音声ブラウザ専用。こちらより記事見出しへ移動可能です。クリック。

音声ブラウザ専用。こちらより検索フォームへ移動可能です。クリック。

NIKKEI NET

更新:2007/10/29

小沢発言の本気度

政治部・久門武史(10月15日)

 「どうしても嫌なら離党する以外にない」

 10日、アフガニスタンでの国際治安支援部隊(ISAF)参加を巡る持論に関連し、民主党の小沢一郎代表の口から漏れた一言が波紋を広げている。ISAF参加論には前原誠司副代表が「違和感」を訴えるなど、党内の足並みはそろっていない。枝野幸男氏は「国権の発動に当たらないというのは無理がある」と疑問を呈し、菅直人代表代行も「テロリストがいそうだからと武力攻撃を加えているところに自衛隊を出すのは無理だ」と慎重な言い回しだ。小沢氏の発言は安全保障問題でまとまりを欠く党内を混乱させかねない。

 「短絡的に『ISAF参加が党議だ、それが嫌なら離党しろ』ととるのは、理論的に飛びすぎだ」。鳩山由紀夫幹事長は12日の記者会見で火消しに回った。「党の政策に納得できないという話なら党議に反する行動ということだ」とも説明。一方で「多少、言葉が過ぎたかもしれない」と本音ものぞかせた。

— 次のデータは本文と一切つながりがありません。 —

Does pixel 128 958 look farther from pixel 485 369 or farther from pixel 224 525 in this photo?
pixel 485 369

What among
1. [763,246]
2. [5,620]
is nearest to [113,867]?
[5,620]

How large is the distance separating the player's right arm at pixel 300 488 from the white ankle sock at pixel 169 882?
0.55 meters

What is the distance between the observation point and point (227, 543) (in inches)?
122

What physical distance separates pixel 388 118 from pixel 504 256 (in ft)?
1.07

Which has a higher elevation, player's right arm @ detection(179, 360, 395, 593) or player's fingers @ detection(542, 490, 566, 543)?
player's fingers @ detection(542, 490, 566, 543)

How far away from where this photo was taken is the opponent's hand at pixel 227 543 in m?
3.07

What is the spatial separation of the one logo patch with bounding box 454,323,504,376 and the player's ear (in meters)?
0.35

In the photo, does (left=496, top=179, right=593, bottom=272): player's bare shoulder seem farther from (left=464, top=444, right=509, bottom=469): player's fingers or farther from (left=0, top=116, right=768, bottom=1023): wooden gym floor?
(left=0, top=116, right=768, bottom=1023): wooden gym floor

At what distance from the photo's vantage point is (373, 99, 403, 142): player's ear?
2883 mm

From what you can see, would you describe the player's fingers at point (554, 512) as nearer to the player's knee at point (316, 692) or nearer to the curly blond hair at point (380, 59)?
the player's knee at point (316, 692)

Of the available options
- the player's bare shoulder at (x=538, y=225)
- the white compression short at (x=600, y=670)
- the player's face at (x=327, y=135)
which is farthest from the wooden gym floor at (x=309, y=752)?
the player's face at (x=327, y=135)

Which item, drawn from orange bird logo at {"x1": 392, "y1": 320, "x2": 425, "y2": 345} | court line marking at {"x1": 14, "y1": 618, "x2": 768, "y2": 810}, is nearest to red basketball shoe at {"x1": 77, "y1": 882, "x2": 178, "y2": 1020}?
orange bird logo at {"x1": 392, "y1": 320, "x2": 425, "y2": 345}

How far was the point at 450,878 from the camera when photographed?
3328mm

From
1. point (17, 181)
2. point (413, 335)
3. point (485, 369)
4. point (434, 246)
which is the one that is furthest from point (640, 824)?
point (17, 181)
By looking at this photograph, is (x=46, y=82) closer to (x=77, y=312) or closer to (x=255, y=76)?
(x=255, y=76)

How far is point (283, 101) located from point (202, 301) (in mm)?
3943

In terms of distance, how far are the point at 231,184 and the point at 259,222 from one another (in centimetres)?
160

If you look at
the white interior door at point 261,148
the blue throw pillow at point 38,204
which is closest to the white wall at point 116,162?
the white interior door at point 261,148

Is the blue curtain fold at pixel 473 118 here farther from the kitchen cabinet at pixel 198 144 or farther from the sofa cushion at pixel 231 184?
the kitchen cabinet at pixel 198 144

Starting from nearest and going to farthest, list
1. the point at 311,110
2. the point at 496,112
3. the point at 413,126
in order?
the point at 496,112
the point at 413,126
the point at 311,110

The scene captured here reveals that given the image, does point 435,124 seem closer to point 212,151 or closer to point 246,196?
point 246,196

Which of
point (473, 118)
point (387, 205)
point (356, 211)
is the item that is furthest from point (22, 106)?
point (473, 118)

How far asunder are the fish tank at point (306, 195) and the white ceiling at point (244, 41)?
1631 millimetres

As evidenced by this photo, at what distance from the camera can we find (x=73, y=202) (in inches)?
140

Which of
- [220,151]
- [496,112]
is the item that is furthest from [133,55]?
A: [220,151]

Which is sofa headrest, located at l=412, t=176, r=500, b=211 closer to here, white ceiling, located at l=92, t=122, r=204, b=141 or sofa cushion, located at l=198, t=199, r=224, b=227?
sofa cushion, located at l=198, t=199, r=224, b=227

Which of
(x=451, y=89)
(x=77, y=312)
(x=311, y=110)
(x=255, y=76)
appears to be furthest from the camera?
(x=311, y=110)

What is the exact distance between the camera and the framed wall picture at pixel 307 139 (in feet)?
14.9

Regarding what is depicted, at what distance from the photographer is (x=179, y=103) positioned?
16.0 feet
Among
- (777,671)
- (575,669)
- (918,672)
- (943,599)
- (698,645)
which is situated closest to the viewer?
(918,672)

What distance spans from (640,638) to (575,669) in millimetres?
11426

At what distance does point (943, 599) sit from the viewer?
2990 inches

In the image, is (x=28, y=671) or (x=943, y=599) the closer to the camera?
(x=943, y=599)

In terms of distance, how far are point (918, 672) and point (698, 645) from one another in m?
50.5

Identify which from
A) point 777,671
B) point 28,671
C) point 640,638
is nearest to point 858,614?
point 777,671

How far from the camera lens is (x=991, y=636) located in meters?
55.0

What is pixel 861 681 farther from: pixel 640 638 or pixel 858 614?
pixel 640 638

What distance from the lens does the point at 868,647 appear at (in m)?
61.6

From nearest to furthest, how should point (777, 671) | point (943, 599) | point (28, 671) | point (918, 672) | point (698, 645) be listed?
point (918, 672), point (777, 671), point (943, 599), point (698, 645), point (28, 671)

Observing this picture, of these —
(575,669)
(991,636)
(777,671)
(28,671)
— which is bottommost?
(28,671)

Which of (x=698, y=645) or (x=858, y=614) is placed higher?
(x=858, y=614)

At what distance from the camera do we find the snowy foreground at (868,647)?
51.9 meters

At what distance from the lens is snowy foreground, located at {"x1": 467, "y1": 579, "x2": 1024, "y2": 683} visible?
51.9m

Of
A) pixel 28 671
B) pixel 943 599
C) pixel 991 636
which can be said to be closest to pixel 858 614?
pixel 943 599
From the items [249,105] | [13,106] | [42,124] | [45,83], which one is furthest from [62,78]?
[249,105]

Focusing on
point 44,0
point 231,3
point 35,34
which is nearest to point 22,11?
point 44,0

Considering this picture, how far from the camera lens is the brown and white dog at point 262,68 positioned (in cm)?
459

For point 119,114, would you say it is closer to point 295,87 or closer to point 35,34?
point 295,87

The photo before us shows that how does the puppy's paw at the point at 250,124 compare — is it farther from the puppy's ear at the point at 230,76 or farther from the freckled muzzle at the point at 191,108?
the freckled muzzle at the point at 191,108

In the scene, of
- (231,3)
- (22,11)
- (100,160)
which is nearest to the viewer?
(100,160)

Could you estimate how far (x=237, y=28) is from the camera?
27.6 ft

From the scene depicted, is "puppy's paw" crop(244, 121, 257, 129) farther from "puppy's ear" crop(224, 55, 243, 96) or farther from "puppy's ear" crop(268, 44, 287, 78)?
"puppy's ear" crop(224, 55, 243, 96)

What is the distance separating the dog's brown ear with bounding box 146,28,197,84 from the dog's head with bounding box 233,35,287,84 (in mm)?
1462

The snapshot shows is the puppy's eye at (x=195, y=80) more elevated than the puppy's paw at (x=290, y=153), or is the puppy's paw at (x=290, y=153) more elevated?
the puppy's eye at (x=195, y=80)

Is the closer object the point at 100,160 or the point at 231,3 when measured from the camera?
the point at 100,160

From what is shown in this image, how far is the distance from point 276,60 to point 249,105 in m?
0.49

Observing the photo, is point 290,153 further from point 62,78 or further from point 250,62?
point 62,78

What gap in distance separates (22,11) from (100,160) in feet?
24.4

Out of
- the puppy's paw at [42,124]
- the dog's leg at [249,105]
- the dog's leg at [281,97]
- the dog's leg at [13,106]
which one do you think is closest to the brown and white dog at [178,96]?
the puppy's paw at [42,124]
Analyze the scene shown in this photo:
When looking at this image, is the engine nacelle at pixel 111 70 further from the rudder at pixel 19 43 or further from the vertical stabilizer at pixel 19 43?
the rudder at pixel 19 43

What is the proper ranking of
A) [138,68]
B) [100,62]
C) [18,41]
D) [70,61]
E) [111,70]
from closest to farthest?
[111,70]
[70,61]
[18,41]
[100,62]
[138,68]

 民主党は、インド洋での海上自衛隊による給油活動継続に向けた政府の新法案に反対の立場。安全とされる洋上給油に反対しながら、小沢氏が憲法の禁じる武力行使につながりかねないISAFに参加すべきと主張するのはなぜか。基準は「国連決議の有無」だ。給油活動には根拠となる国連決議がないが、国連決議に基づくISAFへの参加は「結果的に武力行使を含んでも憲法に抵触しない」という理屈だ。原理原則は一貫している。ただ、わざわざ危険な任務を志向するところに分かりにくさがあるのも事実だ。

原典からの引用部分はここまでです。